I am a postdoctoral fellow in the Department of Mechanical Engineering at Tufts University, working with Dean Qu of the School of Engineering. My research interest lies in developing and applying theoretical and computational models to study the mechanical behaviors of nanostructured materials across different length and time scales, with the combination of in-situ experimental characterizations. Particular emphasis is placed on translating atomistic insights into the coarse-grained continuum models to understand material behaviors and processes at the macroscopic level. The ultimate goal of my research is to guide experiments and rational designs of new materials with improved performance and reliability through predictive numerical modeling. My current research primarily involves chemo-mechanical modelings of lithium-ion battery materials for energy storage applications. My investigations on a broad range of high-capacity energy materials have provided us the opportunities to obtain atomistic understanding of degradation mechanisms in nanoelectrodes, which will pave the way toward the development of failure-resistant high-performance electrodes for the next-generation rechargeable batteries. The HPC cluster at Tufts provides a reliable computational platform that enables me to run multiple jobs across different length scales simultaneously, i.e., the molecular dynamic simulation at the atomic level, phase-field simulation at microscale, and finite element modeling at macroscale.
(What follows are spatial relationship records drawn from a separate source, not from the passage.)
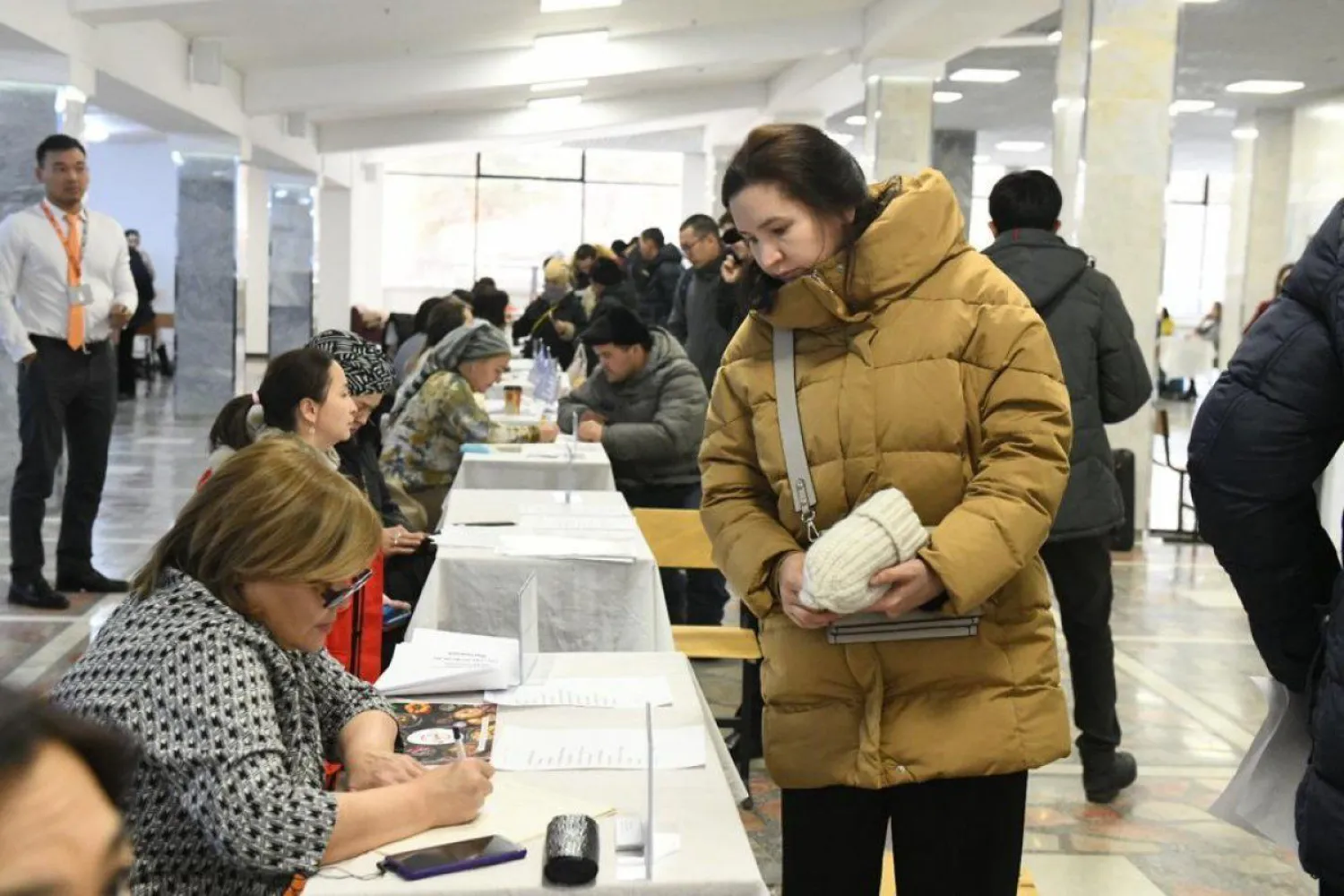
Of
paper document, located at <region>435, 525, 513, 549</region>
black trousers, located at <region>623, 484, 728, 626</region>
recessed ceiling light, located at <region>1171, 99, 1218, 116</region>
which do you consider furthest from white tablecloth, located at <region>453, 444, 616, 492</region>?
recessed ceiling light, located at <region>1171, 99, 1218, 116</region>

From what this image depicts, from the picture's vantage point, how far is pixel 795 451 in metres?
2.25

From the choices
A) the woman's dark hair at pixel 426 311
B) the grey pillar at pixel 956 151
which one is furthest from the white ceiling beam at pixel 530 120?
the woman's dark hair at pixel 426 311

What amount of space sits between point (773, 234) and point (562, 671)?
972 mm

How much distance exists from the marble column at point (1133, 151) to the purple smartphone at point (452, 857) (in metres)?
7.44

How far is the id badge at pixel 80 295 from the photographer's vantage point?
6836 millimetres

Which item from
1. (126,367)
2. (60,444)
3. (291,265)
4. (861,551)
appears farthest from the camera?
(291,265)

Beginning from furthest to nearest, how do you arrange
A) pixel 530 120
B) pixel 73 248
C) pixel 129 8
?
pixel 530 120
pixel 129 8
pixel 73 248

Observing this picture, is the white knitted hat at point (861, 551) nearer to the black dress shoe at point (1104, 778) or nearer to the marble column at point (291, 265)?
the black dress shoe at point (1104, 778)

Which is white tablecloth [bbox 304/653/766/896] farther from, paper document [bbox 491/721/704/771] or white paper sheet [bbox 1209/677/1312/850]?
white paper sheet [bbox 1209/677/1312/850]

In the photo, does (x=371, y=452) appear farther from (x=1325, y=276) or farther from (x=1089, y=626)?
(x=1325, y=276)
With the HPC cluster, I can run the computationally expensive simulations with multiple CPUs, which are totally impossible for me to run on my office desktop, and thus the efficiency of my simulation work is highly promoted. In addition, with the various installed software and compilers on the cluster, I can also run some in-house codes and user subroutines (i.e., in C or Fortran) to meet my research requirements.  Finally, the service and support from the HPC center has been very helpful for software installation, debugging.